Even though I'd made something edible out of something I normally throw in the trash, I couldn't help wondering what went wrong. I found that I still wanted the candied peel as it looked in the picture, as it had been promised to me by that phantasmagoria of kitchen dreams known as Martha Stewart. Why hadn't the recipe warned me to keep an eye on that pot of peels in case things took, as they certainly did, a Dark Turn? And isn't this what one would naturally expect when boiling sugar water for 90--yes, NINETY--minutes? That things might, however low the heat has been turned, round the bend to Hard Crack stage? I've dallied in my life with fudge and fondant. I've loved and lost the odd batch of cooked French buttercream. Most candy recipes suggest a thermometer and demand that you hover as you would hover over a child whose fever has reached 103 degrees, and even then, you never know. You're in the hands of Fate.
So imagine my surprise when I looked on-line for Martha Stewart's candied citrus peel and found not the recipe I used but this one from the January/February 2010 edition of Everyday Food. Instead of the peel of one grapefruit and two cups of sugar, one is supposed to assemble:
- 2 grapefruits
- 3 oranges
- 4 lemons
- 1 1/2 cups sugar
What could I do? I had lots more grapefruit because that's the challenge here--insane quantities of citrus just dangling around like this is the Garden of Eden.
They're nice. I'm enjoying them. But I'm not going to lie. It's the former version, the one that cooks too long and gets too dark (if my experience is any indication, and it might not be), that I recommend and hope to cook up again. I ate the last shard of Jimmy Crack Grapefruit Peel while I was pecking away on my Untitled Work with the usual mix of hope and despair. I asked myself, "Is it good, friend?" and I told myself it was bitter but I liked it. Because it was bitter, and because it was my heart.
5 comments:
You've long had a thing for citrus. I remember you lovingly squeezing the Arizona oranges you'd get from your Uncle (Jack ?)into beautiful tall glasses of juice that you would sometimes share, with me. I wish I could come pick a box of your citrusy goodness and bring it back to Utah but I think that they actually ask about citrus specifically when one crosses the border. Do they still do that?
I would SOMETIMES share with you? And the other times I kept it ALL TO MYSELF? This sounds entirely possible. I do remember, so fondly, those boxes of Christmas oranges. I think they were usually sent by my grandparents, but probably Jack sent them, too. As for the fruit checkpoint, we have to pass through it only our way home from Utah, not on our way in. Why this is, I can't say, since most months of the year it's the Californians who have fruit to smuggle. So plan your visit now and visit the McNeal U-Pick Citrus Farm! We have plenty to spare.

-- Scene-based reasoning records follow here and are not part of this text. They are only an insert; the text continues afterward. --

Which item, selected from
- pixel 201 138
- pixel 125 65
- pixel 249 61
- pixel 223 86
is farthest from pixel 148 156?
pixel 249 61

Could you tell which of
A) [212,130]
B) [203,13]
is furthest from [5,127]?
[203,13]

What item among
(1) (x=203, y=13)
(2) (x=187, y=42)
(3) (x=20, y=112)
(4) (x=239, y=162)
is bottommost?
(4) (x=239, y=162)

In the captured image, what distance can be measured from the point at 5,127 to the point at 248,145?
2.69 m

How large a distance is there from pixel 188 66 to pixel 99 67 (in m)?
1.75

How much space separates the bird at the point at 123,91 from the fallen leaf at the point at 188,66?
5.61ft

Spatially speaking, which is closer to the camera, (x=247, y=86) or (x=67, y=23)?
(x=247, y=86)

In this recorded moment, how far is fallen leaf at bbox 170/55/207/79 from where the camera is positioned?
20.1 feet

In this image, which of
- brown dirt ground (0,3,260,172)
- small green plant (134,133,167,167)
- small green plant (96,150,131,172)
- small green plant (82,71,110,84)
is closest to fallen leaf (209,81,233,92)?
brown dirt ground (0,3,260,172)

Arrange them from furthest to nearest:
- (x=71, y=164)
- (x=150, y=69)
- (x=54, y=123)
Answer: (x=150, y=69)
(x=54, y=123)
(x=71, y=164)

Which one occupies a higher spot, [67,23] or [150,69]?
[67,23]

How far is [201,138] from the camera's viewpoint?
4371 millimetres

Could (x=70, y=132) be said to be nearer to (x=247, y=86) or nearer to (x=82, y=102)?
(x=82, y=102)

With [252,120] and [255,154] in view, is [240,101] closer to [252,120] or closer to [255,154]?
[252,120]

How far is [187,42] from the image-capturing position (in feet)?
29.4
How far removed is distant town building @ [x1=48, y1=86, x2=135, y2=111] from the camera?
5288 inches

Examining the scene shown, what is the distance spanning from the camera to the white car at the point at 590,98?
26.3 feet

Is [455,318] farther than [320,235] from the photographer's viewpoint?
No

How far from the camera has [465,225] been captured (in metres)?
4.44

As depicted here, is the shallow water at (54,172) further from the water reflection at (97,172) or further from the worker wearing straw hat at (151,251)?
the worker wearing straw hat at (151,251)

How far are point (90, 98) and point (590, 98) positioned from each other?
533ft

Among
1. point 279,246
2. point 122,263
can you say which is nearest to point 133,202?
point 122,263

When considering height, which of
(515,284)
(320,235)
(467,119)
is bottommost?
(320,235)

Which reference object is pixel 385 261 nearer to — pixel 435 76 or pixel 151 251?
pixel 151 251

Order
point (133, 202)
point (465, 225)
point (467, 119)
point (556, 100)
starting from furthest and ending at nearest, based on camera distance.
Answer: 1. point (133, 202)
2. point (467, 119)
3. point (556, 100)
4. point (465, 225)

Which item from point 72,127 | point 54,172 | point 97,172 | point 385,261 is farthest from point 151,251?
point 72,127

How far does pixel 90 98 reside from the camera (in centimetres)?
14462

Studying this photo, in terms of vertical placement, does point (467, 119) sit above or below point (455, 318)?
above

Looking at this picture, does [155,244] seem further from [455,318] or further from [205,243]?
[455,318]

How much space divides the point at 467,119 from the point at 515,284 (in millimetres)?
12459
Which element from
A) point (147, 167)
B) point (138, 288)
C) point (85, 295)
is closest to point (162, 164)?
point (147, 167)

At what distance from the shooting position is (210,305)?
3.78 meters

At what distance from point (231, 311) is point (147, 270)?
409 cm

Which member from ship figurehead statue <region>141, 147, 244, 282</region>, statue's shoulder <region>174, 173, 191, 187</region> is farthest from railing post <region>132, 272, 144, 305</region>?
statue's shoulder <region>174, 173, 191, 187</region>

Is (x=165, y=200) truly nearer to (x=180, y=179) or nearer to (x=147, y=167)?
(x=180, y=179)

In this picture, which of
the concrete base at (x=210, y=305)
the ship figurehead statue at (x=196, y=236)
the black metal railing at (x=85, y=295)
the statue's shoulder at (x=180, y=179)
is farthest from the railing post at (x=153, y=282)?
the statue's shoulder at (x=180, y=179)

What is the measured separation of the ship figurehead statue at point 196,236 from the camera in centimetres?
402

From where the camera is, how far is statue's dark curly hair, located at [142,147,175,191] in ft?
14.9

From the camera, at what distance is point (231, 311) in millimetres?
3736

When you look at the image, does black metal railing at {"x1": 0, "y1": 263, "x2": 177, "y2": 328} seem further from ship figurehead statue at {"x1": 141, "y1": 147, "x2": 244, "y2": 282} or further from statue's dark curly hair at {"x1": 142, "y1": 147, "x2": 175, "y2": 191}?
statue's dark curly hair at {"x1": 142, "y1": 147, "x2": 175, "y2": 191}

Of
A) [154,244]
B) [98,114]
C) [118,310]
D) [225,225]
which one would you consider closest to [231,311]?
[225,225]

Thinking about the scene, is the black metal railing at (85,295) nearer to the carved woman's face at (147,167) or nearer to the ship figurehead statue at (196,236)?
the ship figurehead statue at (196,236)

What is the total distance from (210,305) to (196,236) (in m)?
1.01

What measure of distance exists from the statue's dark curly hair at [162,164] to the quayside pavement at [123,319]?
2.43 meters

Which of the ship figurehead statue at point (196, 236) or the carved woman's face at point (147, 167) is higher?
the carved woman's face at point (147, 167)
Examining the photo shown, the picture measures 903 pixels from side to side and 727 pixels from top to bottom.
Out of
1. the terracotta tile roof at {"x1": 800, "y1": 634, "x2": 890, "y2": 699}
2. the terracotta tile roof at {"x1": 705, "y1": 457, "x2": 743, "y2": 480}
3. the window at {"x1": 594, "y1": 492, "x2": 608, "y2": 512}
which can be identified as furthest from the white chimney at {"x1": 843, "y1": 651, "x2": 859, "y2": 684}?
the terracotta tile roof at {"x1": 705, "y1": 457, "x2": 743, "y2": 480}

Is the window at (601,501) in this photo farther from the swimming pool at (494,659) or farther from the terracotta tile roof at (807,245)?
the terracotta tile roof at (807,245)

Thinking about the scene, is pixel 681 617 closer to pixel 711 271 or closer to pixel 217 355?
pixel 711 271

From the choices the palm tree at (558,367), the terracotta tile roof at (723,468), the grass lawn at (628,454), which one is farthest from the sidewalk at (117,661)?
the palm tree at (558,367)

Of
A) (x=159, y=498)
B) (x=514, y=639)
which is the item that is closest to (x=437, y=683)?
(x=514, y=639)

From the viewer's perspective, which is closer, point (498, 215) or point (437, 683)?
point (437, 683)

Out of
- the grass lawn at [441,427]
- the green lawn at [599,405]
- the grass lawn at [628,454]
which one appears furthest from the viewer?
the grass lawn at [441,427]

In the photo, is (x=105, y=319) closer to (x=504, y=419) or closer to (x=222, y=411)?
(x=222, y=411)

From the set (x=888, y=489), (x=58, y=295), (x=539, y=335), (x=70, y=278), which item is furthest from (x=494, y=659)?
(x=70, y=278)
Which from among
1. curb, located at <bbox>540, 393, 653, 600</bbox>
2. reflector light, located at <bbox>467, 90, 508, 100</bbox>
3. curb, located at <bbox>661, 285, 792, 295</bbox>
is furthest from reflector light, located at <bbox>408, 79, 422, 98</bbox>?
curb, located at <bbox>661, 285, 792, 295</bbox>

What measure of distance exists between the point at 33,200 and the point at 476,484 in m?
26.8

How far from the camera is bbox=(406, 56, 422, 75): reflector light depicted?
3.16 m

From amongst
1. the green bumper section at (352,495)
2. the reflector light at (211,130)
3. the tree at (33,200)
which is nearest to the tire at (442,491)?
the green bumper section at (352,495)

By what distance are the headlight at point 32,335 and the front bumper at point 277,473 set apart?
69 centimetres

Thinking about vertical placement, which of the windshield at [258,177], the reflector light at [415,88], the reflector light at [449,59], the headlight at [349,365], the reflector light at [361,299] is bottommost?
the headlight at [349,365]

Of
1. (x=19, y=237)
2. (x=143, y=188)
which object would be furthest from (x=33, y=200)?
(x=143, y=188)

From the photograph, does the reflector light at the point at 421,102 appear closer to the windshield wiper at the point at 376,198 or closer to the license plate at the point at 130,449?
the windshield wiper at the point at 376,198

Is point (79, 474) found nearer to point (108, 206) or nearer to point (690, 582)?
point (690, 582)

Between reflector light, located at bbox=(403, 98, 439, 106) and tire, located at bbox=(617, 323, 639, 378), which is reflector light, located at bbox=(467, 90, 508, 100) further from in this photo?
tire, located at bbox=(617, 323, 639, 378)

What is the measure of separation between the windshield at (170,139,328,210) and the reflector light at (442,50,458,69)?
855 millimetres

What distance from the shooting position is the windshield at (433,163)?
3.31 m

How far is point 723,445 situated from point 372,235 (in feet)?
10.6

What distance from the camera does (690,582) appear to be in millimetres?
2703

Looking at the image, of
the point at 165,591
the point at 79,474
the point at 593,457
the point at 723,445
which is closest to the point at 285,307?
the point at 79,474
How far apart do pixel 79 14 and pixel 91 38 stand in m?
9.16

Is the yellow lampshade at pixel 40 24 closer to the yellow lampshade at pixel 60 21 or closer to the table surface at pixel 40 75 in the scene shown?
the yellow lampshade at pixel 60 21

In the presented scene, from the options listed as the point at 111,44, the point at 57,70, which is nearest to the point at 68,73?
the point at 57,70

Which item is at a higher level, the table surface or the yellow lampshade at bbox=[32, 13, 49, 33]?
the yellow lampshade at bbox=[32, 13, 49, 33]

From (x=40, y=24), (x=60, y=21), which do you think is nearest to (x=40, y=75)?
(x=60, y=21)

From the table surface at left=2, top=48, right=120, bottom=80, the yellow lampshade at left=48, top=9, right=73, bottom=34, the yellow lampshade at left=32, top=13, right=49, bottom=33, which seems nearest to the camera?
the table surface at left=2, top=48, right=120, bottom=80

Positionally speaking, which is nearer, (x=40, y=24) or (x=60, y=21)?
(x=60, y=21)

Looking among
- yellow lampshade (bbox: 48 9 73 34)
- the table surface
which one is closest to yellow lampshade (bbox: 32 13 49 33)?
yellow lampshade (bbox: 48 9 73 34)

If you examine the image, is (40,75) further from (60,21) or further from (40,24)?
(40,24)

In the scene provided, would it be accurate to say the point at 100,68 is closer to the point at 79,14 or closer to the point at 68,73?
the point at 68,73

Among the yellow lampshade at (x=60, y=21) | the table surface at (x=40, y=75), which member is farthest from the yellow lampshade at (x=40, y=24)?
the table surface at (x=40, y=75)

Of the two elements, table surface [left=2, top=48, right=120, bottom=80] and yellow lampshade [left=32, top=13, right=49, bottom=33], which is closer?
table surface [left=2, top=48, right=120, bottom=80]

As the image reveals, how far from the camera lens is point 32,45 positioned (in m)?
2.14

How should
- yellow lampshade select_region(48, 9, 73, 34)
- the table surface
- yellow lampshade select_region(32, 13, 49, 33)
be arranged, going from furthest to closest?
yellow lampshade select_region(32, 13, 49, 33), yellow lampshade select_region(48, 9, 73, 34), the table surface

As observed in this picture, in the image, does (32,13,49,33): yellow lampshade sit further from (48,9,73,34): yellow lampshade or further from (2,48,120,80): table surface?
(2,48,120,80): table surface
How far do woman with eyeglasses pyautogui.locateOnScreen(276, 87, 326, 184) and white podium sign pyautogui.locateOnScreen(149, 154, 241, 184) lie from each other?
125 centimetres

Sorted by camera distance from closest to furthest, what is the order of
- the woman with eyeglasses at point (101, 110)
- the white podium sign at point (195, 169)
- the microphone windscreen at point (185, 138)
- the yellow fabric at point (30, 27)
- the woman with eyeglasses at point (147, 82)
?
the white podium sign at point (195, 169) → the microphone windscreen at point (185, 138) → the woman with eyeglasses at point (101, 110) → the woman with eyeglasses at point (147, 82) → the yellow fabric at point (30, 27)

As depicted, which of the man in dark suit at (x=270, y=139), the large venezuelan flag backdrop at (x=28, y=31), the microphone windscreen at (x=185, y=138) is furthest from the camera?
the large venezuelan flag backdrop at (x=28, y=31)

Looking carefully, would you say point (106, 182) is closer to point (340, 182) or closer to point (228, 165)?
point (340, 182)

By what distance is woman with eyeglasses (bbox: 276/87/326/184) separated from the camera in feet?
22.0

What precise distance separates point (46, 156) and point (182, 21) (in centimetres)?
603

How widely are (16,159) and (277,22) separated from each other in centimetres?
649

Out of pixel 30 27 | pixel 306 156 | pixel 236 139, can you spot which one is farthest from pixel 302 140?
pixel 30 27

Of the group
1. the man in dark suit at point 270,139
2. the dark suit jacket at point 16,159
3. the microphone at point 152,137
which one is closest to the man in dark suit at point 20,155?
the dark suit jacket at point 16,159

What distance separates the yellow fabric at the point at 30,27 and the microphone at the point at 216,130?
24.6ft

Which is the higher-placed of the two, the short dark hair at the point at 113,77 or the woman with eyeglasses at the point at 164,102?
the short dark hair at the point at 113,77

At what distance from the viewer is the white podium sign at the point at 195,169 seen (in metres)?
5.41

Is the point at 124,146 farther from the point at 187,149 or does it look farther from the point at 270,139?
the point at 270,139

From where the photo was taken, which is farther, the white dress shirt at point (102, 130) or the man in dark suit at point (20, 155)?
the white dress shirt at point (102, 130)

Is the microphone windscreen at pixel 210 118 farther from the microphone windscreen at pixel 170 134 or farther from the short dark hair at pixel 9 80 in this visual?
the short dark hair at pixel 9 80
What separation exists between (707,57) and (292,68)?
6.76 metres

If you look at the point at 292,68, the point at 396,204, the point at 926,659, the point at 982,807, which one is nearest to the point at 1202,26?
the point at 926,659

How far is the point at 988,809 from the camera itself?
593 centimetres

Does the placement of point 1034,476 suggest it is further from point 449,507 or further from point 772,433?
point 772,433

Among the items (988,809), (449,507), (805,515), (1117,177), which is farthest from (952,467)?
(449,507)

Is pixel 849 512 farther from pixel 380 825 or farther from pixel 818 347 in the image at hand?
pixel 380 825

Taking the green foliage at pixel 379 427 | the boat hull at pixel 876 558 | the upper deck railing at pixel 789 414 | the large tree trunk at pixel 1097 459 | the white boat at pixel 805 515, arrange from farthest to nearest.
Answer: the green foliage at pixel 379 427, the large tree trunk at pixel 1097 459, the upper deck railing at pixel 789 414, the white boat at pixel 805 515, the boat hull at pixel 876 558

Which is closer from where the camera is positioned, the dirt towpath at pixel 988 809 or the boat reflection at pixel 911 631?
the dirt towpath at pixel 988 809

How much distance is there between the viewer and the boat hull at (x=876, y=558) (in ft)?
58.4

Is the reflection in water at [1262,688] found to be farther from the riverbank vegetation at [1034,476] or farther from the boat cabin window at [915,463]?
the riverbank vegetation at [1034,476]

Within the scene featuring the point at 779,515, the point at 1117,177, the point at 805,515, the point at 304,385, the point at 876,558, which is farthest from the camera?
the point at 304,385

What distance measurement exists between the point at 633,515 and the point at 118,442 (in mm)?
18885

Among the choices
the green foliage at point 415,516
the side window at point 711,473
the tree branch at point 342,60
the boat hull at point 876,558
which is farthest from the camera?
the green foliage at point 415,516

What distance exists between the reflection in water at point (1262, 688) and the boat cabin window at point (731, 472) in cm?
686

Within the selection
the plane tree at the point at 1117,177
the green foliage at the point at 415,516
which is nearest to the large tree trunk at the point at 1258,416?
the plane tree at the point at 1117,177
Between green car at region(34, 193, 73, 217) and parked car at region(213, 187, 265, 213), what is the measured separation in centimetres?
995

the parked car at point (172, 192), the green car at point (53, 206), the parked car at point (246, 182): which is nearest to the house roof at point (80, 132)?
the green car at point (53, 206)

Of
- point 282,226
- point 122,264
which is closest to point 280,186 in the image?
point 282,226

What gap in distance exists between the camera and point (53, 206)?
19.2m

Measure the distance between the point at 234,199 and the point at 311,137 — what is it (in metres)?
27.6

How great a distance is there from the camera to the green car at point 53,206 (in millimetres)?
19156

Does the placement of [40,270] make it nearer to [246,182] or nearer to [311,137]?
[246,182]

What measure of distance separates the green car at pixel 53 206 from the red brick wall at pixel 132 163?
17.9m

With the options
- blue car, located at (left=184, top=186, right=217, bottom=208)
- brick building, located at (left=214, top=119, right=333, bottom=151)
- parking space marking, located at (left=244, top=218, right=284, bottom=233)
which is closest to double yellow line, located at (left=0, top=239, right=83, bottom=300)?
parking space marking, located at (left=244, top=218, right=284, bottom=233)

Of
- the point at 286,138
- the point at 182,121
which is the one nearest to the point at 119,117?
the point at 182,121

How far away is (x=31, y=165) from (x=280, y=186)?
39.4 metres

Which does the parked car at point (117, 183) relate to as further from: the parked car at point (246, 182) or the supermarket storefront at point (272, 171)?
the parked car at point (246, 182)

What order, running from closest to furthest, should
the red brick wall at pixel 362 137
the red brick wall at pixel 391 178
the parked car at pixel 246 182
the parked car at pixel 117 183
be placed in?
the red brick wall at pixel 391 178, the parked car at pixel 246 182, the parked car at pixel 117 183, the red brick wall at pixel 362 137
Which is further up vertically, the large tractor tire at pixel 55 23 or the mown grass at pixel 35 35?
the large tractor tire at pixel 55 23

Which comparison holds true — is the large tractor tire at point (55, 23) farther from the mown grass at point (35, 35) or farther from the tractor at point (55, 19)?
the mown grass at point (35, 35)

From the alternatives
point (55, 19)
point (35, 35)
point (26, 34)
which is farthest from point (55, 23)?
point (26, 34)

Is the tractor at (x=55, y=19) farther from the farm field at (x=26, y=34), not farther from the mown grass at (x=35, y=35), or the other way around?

Whatever secrets your past may hold, I know you to be pretty generous with your citrus in this century. Will be right over with a couple of bushel baskets; so relieved to know I do not have to waste time finding my teeth before I leave.
Laura, I just cry, even about the Jimmy Crack grapefruit project. Thanks for these luscious visions of life on the other coast. xo S
Laughing so hard. And loving both versions of peel. And the Crane poem.